In our studies, we measured the cholesterol content and total polyphenol content of the eggs in addition to the physical parameters (weight, length, diameter, colour). Our results show that in addition to favourable changes in the physical properties of eggs, the polyphenol content of eggs increased significantly, thus correlating with a significant decrease in the content of cholesterol, which may be of importance from a nutritional point of view in many groups of diseases.

 

Introduction

One of the most important “common denominators” of diseases with the world’s highest morbidity and mortality rates (cardiovascular diseases, tumours, diabetes mellitus, chronic inflammations with various many-organ involved) is the overgrowth of destructive oxidative free radicals and the overturning of redox homeostasis balance (dysbalance). One of the main triggers and maintenance factors for cardiovascular disease is the persistently elevated levels of oxidatively damaged LDL cholesterol (low-density lipoprotein) in the blood plasma, so a significant and sustained reduction in this is important from both individual and public health point of view. Many of our foods contain significant amounts of cholesterol, of which chicken eggs [1-6], which are very valuable food in nutritional value, vitamins, amino acid compositions and minerals [7].

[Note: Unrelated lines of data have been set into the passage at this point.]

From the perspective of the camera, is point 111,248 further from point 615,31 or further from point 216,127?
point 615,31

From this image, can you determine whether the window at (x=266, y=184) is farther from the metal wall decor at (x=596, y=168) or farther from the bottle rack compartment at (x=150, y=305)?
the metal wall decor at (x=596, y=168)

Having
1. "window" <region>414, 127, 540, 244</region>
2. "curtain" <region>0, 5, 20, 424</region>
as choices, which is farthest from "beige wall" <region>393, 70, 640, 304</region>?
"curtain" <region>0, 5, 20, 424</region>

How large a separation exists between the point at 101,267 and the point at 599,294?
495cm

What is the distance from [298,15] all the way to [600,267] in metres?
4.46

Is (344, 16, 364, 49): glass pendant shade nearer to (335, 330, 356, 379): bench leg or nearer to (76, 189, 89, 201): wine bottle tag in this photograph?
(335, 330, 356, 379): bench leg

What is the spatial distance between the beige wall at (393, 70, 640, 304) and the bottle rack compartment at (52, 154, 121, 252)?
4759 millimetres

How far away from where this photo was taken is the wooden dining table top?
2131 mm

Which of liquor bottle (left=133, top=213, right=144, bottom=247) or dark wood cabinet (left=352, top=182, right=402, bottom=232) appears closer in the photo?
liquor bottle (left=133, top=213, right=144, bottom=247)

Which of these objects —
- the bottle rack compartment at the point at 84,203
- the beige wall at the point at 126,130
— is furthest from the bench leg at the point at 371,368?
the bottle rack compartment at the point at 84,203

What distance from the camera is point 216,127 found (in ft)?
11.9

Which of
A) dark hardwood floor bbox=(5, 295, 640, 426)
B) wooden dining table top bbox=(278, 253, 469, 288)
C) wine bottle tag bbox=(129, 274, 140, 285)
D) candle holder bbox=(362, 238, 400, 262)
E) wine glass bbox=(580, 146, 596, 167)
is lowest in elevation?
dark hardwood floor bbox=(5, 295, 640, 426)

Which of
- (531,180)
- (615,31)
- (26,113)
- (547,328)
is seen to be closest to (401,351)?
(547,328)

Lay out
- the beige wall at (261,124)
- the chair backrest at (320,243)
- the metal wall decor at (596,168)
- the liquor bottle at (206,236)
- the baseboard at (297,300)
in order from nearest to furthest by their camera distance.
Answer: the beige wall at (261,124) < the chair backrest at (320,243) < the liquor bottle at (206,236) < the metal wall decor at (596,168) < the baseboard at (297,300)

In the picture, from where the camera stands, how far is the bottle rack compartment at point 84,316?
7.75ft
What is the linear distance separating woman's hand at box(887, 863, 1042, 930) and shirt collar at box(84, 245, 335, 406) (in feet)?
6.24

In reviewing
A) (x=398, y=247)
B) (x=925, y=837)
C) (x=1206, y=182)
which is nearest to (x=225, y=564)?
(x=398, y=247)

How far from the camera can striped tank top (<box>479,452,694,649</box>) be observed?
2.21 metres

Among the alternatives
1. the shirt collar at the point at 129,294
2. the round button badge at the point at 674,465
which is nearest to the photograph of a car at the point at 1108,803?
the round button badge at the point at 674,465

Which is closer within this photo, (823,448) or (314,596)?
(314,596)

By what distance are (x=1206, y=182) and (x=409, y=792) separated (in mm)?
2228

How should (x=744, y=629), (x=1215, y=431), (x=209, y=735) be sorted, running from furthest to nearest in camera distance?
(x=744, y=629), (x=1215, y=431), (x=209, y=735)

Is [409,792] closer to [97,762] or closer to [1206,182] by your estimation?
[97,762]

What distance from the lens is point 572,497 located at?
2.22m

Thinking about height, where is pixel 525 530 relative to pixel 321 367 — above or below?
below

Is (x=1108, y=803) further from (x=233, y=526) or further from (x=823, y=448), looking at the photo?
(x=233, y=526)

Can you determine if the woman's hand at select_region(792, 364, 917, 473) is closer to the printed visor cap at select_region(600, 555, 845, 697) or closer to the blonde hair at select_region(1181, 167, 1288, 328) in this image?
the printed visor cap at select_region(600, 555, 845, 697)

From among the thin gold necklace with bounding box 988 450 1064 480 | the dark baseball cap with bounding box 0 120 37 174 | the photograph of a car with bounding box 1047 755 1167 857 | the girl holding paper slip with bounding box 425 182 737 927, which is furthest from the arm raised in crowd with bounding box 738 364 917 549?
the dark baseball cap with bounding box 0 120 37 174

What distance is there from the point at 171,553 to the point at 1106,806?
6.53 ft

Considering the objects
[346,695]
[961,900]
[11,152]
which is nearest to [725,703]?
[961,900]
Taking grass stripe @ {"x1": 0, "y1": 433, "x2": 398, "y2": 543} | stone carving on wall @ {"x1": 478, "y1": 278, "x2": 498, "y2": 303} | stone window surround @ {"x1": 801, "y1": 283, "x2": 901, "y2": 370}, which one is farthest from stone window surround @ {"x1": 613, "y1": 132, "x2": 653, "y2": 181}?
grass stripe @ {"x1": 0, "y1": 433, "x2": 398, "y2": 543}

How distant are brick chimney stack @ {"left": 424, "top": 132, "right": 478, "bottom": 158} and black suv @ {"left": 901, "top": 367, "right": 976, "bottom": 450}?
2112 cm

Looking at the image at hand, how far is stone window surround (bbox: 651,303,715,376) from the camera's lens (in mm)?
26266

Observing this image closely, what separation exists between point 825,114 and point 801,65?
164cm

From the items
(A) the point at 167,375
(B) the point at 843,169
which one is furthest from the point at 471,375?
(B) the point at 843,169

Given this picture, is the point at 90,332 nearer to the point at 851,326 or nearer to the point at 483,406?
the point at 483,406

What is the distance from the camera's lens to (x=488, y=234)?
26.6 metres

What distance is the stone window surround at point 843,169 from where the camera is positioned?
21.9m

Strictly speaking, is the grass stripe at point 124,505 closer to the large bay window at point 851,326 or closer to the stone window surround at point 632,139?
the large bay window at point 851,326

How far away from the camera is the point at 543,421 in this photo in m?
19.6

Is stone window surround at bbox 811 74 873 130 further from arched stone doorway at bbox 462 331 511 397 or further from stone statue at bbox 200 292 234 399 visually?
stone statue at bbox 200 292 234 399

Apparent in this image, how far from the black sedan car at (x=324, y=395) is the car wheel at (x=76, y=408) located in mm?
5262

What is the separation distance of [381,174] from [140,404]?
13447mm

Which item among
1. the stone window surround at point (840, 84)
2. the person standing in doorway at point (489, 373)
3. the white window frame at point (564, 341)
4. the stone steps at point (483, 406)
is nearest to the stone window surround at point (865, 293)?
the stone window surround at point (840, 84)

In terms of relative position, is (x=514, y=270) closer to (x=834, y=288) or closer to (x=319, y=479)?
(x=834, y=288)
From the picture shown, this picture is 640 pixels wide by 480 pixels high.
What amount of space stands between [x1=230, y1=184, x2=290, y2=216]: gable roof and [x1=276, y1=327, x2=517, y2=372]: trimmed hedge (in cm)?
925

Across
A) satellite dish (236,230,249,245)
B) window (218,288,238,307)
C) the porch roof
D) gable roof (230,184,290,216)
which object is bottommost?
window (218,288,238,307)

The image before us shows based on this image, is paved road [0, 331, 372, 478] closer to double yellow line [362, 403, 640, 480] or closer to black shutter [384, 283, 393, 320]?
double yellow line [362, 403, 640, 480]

Polyphenol-rich compounds are widely known free radical-catchers (scavengers), so our research has looked for the response to the dose-dependent suspension of hens with complementary nutrients rich in polyphenol components that result in changes in eggs.

 

Materials and methods

In our research, we observed changes in the eggs of the 18-week-old hybrid hens of Bábolna Tetra-SL [8], which spread in Hungary, in 3 test arms for 33 days, with 3-3-3 eggs per test branch. The control group was fed exclusively with the ‘Universal Commodity Feed Mixture II’. In one of the 2 active study strands, hens received a daily dose of 200mg per day and a daily dose of 400mg in the other study arm mixed with flavonoids and polyphenol-rich supplementation to their anesthrax. The basic feed was suppressed by the addition of Flaviva Vasgyúró instant beverage powder produced by gentle vacuum drying from vegetable and fruit concentrates, which are compared with blackcurrant powder, blackberry powder, organic beet powder, cherry powder and wild forest cranberry powder (Manufacturer: GPS-Powder Kft., distributor: Szanté Bt.)

In addition to determining the physical parameters (weight, length, diameter, colour and dry matter content) of the eggs, we also measured the total polyphenol content of the eggs and the content of cholesterol.

 

Analytical methods

Measurement of physical parameters: mass (g), diameter (mm), length (mm).

Measuring egg colour changes: Konica Minolta Chroma Meter CR-400 with a handheld colour measuring instrument (∆E, ∆L, ∆a, ∆b).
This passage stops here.